ACTIVITY
List, from the lines below, each one with "https" in it.
+++
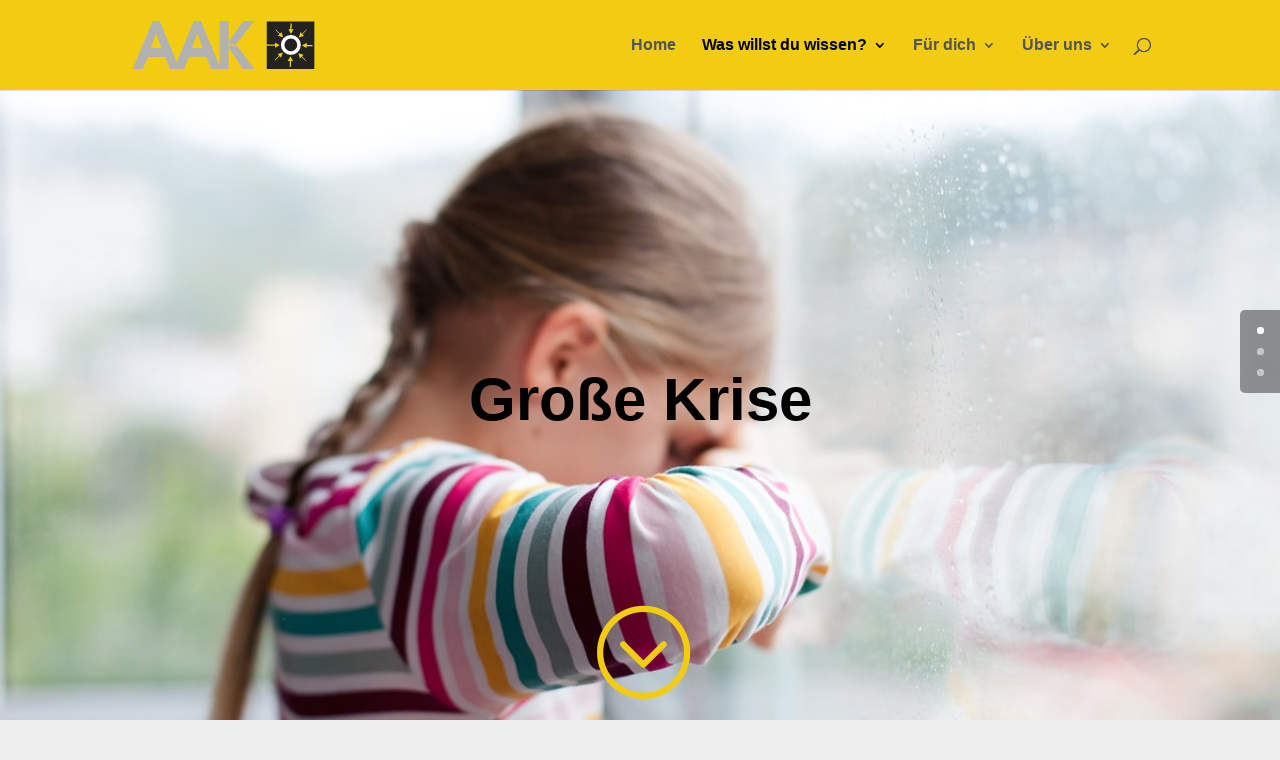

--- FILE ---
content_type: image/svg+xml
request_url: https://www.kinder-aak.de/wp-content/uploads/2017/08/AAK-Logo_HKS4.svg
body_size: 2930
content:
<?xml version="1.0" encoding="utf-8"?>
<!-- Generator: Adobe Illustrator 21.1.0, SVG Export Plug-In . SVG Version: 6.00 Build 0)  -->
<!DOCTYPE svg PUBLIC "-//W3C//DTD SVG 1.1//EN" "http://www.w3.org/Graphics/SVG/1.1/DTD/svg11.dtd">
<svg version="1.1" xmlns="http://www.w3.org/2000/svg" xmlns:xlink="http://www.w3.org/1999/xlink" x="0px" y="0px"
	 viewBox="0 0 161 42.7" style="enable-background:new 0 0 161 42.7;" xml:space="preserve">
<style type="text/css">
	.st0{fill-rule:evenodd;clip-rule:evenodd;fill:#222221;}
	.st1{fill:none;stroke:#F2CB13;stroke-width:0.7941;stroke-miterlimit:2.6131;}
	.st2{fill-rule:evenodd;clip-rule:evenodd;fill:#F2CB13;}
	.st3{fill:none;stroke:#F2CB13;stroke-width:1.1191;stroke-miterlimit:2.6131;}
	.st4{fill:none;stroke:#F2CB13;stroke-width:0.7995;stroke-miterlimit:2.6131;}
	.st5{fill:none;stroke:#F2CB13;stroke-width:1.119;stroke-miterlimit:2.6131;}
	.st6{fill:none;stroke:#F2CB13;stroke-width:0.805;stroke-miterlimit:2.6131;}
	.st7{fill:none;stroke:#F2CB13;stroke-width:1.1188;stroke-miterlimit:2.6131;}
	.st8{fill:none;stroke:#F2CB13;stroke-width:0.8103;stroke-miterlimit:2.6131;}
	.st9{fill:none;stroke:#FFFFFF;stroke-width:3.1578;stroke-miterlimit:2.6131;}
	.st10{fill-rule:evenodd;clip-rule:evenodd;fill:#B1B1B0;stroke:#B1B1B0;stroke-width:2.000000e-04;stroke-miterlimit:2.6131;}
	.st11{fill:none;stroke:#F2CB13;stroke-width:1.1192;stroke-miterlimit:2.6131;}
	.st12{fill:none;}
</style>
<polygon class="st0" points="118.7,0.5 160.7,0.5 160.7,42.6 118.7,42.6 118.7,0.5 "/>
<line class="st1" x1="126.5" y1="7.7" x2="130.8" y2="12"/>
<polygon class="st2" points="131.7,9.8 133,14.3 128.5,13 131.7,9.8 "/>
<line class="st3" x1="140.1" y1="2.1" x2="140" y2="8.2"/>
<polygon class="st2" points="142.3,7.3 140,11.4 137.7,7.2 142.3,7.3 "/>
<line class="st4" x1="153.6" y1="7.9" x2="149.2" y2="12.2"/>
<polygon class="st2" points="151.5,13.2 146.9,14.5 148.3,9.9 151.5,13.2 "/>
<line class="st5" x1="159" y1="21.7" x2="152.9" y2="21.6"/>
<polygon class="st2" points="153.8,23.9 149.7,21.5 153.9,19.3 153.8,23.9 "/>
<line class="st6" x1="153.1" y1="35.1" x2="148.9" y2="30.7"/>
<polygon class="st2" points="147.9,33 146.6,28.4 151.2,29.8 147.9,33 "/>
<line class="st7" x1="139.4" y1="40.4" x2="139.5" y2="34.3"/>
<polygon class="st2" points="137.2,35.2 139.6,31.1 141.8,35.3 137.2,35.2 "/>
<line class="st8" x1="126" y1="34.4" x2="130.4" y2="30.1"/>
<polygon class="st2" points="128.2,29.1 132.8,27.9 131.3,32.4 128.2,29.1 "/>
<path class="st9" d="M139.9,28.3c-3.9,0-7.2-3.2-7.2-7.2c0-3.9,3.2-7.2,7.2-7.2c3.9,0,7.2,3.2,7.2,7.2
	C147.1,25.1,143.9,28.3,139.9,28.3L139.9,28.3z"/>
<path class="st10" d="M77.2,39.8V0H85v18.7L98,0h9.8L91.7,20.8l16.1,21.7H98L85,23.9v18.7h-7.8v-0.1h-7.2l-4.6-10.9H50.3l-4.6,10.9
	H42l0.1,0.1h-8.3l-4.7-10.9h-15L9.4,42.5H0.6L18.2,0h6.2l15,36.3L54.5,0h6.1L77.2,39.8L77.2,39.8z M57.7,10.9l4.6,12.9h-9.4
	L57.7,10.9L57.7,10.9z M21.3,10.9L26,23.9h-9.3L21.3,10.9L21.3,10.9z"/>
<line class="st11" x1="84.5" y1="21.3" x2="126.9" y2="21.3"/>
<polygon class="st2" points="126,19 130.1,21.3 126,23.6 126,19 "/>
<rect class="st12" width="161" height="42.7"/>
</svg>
+++
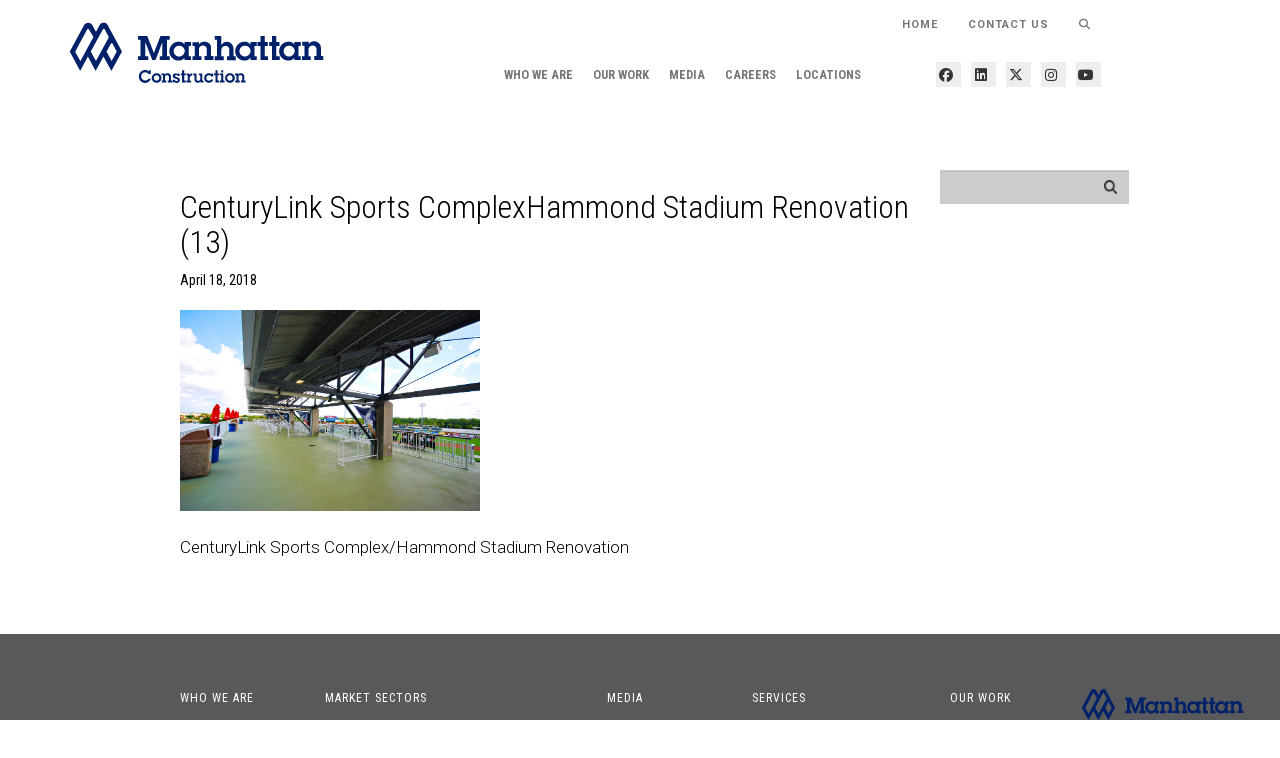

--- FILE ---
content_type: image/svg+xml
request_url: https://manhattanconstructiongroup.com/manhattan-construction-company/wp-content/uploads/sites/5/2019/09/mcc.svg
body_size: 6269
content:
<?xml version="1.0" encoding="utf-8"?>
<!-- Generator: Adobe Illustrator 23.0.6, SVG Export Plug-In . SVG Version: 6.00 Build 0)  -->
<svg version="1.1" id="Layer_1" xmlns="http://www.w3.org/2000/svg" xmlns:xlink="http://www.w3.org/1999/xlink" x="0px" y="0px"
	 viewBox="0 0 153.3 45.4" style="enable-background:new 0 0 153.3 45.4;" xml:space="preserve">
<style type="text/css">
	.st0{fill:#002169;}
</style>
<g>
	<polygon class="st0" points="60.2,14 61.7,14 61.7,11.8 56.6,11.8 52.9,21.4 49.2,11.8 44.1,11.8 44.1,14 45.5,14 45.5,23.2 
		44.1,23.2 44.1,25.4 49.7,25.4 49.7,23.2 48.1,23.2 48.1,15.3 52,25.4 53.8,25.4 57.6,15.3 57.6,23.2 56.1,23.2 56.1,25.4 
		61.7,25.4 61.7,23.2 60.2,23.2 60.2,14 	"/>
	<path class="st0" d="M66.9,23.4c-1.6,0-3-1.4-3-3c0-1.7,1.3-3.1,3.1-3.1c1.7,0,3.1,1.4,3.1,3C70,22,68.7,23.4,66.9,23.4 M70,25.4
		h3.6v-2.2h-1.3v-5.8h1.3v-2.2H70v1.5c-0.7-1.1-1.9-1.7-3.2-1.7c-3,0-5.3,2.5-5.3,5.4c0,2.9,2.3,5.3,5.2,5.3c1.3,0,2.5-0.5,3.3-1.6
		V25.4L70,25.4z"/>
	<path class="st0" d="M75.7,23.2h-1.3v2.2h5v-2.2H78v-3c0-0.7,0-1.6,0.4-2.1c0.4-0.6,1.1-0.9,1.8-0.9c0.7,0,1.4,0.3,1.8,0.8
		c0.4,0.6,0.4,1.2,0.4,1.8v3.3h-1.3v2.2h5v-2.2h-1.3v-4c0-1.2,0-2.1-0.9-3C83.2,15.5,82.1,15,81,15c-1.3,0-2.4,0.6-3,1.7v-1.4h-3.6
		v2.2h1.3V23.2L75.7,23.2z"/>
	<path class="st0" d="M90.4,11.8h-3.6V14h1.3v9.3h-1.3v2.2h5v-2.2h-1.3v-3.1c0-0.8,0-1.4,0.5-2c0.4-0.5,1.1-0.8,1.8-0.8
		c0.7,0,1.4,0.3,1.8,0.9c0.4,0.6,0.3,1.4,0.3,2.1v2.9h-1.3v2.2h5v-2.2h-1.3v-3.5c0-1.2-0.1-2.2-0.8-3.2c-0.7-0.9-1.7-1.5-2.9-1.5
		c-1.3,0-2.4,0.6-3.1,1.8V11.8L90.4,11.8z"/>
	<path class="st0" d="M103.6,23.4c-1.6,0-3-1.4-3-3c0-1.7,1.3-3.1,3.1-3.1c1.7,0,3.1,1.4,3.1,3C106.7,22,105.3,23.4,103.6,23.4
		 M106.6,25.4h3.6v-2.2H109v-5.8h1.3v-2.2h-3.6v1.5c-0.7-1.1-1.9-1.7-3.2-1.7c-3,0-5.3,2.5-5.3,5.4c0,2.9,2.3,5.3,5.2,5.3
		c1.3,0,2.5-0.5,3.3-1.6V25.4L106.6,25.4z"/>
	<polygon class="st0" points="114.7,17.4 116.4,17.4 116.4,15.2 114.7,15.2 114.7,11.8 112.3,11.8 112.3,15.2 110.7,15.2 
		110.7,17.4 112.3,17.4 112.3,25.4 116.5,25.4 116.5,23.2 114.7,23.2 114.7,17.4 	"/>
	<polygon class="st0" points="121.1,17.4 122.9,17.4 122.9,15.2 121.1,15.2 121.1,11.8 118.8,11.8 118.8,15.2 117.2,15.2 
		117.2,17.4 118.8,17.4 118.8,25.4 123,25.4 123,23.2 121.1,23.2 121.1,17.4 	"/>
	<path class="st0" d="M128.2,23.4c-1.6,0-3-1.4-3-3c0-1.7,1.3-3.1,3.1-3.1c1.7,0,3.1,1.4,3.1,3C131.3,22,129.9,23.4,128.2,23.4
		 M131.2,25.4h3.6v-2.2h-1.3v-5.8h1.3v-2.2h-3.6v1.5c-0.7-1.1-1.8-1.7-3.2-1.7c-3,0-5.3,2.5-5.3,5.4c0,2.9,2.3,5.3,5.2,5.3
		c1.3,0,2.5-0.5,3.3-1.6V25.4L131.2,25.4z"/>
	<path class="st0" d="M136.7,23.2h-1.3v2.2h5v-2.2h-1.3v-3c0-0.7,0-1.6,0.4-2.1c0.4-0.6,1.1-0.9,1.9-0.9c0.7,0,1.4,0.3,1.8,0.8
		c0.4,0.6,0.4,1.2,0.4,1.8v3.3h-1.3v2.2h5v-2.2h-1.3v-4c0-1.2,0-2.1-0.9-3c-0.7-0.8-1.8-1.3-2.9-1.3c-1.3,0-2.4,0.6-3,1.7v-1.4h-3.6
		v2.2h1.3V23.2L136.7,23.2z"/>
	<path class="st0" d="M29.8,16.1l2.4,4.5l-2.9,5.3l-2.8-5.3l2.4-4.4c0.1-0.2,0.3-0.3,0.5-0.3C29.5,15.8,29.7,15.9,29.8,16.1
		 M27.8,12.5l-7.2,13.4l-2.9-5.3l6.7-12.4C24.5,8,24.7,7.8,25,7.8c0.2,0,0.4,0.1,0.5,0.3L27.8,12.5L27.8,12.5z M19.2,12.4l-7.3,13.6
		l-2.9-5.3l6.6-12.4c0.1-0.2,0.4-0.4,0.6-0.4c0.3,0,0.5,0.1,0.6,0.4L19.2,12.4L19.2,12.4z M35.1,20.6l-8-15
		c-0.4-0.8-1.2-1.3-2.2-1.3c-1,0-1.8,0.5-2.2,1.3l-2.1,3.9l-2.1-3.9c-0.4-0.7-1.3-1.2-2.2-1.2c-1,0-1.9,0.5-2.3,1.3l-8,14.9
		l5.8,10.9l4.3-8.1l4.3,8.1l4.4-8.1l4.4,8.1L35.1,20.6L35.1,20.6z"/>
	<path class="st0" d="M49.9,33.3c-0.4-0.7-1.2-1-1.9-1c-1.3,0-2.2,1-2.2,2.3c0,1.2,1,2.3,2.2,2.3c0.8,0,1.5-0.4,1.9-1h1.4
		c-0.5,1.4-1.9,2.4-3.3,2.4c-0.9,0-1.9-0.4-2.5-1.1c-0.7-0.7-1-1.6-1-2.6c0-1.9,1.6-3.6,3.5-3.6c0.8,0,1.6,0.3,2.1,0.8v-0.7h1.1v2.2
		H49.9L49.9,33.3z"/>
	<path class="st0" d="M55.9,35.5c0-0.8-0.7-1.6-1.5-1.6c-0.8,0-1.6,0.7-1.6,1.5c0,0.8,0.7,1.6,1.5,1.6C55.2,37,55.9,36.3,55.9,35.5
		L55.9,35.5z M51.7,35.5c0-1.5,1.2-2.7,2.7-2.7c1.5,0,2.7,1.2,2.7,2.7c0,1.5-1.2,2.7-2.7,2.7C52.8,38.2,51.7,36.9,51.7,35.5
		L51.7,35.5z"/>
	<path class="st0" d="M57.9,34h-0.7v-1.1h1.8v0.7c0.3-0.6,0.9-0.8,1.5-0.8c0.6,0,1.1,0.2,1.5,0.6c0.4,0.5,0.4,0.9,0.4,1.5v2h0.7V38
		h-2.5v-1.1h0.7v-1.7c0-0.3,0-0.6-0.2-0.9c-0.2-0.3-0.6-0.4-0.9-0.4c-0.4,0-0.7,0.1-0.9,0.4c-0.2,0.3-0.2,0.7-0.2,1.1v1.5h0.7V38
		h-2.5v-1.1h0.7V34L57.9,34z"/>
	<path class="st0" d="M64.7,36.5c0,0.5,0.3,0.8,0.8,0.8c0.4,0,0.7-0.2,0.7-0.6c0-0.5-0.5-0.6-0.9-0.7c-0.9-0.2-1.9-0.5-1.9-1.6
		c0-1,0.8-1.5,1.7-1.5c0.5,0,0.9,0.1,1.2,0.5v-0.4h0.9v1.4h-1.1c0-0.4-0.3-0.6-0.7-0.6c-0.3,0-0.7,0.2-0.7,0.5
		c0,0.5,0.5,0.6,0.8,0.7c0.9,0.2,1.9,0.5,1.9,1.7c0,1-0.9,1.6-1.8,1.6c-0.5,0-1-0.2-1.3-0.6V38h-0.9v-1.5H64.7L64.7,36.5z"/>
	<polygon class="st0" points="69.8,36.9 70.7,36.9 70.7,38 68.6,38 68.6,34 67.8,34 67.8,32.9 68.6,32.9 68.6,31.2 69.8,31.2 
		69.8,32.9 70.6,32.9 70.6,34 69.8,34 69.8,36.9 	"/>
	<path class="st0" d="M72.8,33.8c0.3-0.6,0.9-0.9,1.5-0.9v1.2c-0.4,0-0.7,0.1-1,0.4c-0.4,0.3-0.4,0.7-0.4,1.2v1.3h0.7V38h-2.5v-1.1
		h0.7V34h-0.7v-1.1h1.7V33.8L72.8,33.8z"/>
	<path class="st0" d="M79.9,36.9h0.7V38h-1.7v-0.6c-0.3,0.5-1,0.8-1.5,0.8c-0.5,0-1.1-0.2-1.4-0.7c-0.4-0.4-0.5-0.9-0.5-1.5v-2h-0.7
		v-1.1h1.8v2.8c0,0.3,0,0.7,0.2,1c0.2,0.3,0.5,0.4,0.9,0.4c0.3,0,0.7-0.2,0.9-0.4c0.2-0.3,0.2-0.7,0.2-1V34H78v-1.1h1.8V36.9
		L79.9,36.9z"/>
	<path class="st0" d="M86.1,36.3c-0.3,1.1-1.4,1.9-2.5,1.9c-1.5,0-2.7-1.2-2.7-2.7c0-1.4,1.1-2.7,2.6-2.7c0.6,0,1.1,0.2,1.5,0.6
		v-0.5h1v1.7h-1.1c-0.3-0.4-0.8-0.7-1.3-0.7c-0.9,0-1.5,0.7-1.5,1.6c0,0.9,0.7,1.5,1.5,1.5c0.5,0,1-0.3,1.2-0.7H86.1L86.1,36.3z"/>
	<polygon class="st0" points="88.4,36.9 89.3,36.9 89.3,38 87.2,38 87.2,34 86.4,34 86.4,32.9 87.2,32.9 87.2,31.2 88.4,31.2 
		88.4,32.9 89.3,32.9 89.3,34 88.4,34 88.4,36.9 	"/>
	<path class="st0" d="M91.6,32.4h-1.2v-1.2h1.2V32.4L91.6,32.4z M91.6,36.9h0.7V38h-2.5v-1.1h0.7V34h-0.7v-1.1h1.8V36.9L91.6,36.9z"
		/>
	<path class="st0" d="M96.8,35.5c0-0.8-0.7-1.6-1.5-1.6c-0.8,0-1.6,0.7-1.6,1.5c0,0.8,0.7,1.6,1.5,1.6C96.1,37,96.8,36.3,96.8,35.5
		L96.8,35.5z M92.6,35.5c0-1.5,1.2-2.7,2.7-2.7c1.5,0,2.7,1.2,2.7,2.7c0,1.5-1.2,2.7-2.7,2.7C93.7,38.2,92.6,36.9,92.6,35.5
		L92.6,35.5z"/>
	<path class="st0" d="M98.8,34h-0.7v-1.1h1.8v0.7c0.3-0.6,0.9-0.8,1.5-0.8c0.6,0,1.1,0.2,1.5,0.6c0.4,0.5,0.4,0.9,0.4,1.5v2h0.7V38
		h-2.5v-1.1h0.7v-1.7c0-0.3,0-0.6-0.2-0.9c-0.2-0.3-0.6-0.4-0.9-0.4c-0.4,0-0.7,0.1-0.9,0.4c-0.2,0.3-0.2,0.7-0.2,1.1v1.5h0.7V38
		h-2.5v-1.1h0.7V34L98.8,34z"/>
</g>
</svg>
+++
YOUR RESPONSE
request_url: https://www.kinder-aak.de/wp-content/uploads/2017/08/AAK-Logo_HKS4.svg
request_url: https://manhattanconstructiongroup.com/manhattan-construction-company/wp-content/uploads/sites/5/2019/09/mcc.svg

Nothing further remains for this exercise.